A more recent article on recognition and evaluation of nontraumatic subarchnoid hemorrhage and ruptured intracranial aneurysm is available.
Am Fam Physician. 2013;88(7):451-456
Author disclosure: No relevant financial affiliations.
Swift diagnosis and treatment are critical for good outcomes in patients with nontraumatic subarachnoid hemorrhage, which is usually caused by a ruptured aneurysm. This type of stroke often results in death or disability. Rates of misdiagnosis and treatment delays for subarachnoid hemorrhage have improved over the years, but these are still common occurrences. Subarachnoid hemorrhage can be more easily diagnosed in patients who present with severe symptoms, unconsciousness, or with thunderclap headache, which is often accompanied by vomiting. The diagnosis is more elusive in patients who present in good condition, yet these patients have the best chance for good outcome if they are correctly diagnosed at the time of presentation. Physicians should be alert for warning headaches, which are often severe, and headaches that feel different to the patient. Other symptoms may include nausea, vomiting, impaired consciousness, nuchal rigidity, orbital pain, focal neurologic deficits, dysphasia, lightheadedness, and dizziness. The most important risk factors for subarachnoid hemorrhage include cigarette smoking, hypertension, heavy alcohol use, and personal or family history of aneurysm or hemorrhagic stroke. The first step in the diagnostic workup is noncontrast computed tomography of the head. If computed tomography is negative or equivocal, a lumbar puncture should be performed. Subsequent imaging may include computed tomographic angiography, catheter angiography, and magnetic resonance angiography.

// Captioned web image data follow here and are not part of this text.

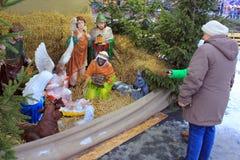 圣诞节街道场面在切尔诺夫策,乌克兰 库存照片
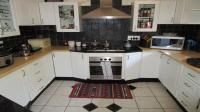 Kitchen - 22 square meters of property in Clubview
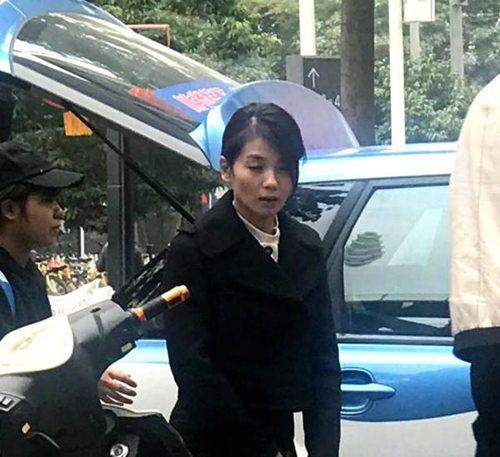 刘涛拍新戏被偶遇 头发凌乱一脸憔悴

Nontraumatic subarachnoid hemorrhage (SAH), usually from a ruptured aneurysm, often results in death or disability. Population-based mortality rates are as high as 45%.1 Although swift diagnosis and treatment are critical for good outcome, misdiagnosis and treatment delays are still common. For this reason, when a patient presents with a sudden severe headache—the cardinal symptom of SAH—or with a less severe headache and other warning symptoms, the physician's first response is to determine whether the headache is caused by SAH from an aneurysm or other bleeding vascular malformation.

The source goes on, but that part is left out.